Inverse Functions Homework: Find f^-1, g^-1, Show f^-1 f=x

[kingstar]

Homework Statement

5. (a) The functions f and g are defined by
f : x|→ 2x + ln3 (x is a real number)
g : x|→ e^3x (x is a real number)

i) Find f^-1(x) and g^-1(x) and state their domain of definition

ii) Show that f^-1 f = f f^-1 = x (x is a real number)

iii) Find the composite function gf x( )and state the range.

Homework Equations

The Attempt at a Solution

So i worked out the inverse for each.

f^-1(x) = 1/2(x-ln3)
g^-1(x) = 1/3(lnx)

But for part two I'm not sure what this means, does it mean that i should sub my inverse function into my original function and then vice versa?
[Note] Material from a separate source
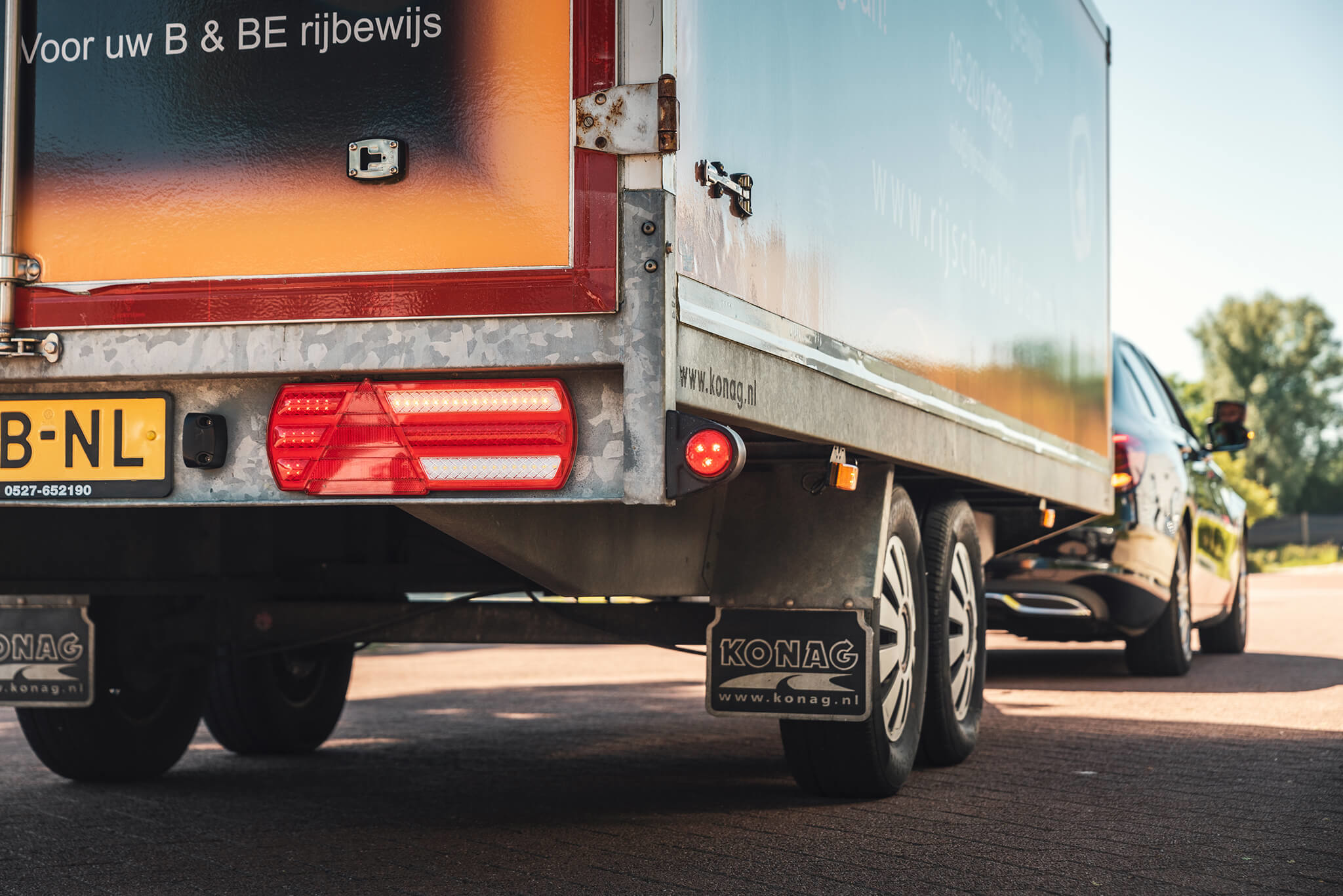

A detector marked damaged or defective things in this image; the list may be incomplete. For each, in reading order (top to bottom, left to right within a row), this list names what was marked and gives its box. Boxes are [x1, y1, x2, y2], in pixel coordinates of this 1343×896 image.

rusty hinge [577, 76, 682, 157]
Also when i double checked my answer, it has log's in place of my ln's. Was i meant to use log instead of ln? :S

 

[Dick]

Homework Statement

5. (a) The functions f and g are defined by
f : x|→ 2x + ln3 (x is a real number)
g : x|→ e^3x (x is a real number)

i) Find f^-1(x) and g^-1(x) and state their domain of definition

ii) Show that f^-1 f = f f^-1 = x (x is a real number)
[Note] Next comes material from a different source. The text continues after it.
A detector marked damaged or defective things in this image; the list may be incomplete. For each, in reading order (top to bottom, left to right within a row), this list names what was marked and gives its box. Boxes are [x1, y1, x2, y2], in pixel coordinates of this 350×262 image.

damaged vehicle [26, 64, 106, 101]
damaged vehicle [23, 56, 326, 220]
iii) Find the composite function gf x( )and state the range.

Homework Equations

The Attempt at a Solution

So i worked out the inverse for each.

f^-1(x) = 1/2(x-ln3)
g^-1(x) = 1/3(lnx)

But for part two I'm not sure what this means, does it mean that i should sub my inverse function into my original function and then vice versa?
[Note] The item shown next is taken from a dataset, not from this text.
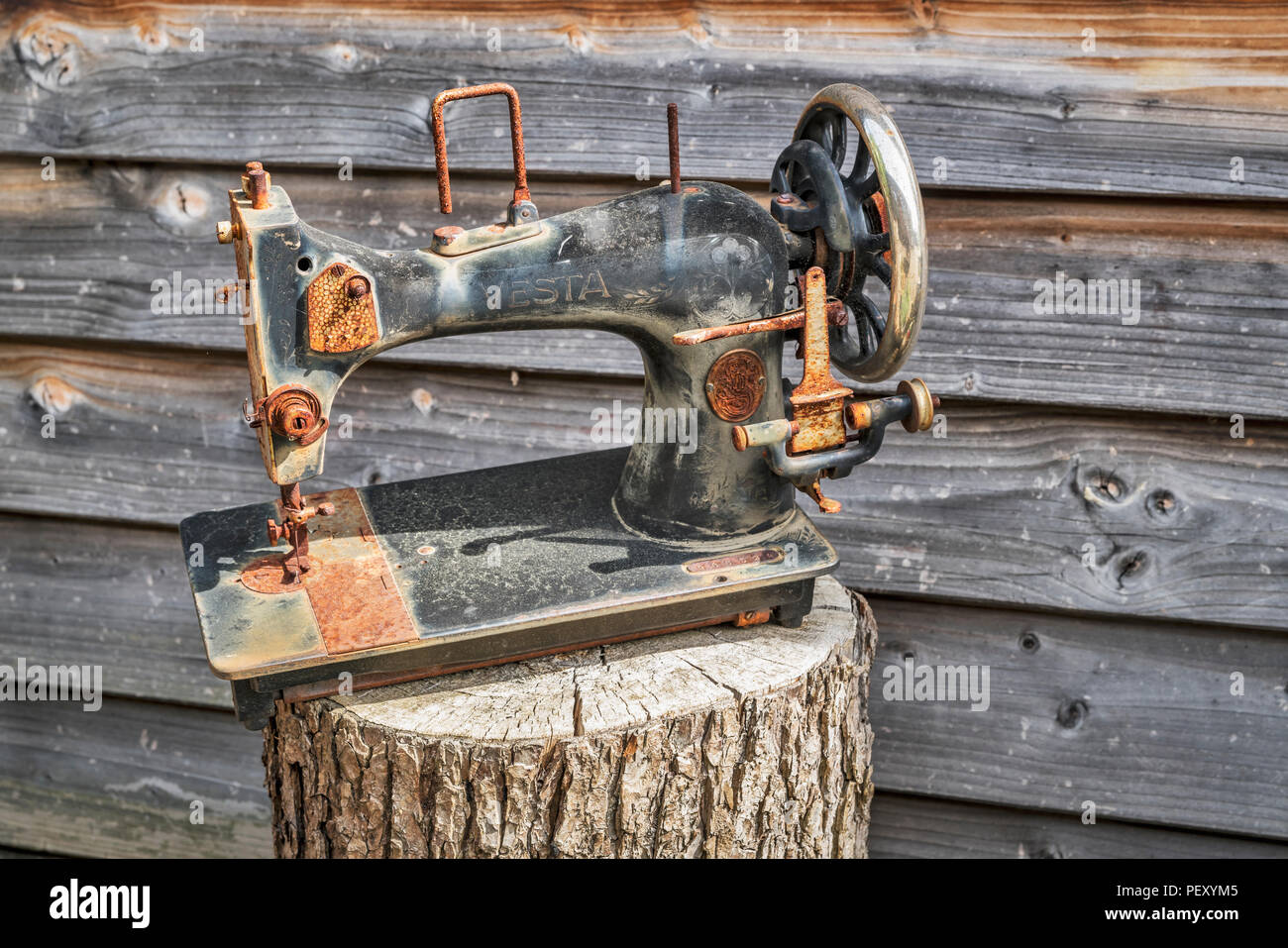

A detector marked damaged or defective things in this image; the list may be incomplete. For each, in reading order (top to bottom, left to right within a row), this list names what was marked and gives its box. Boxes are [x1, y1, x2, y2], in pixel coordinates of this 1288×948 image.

rust patch [305, 262, 376, 353]
rusty sewing machine [178, 85, 931, 729]
rust patch [701, 349, 761, 422]
rust patch [682, 543, 781, 575]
Also when i double checked my answer, it has log's in place of my ln's. Was i meant to use log instead of ln? :S

Yes. That's exactly what it means. You should get x for both answers, that's the identity function. And here 'log' and 'ln' mean the same thing. 'log' can be used if you are talking about any base. If you want to be specific then you need to indicate the base, i.e. $log_2$. 'ln' is $log_e$.

 

[kingstar]

Thanks.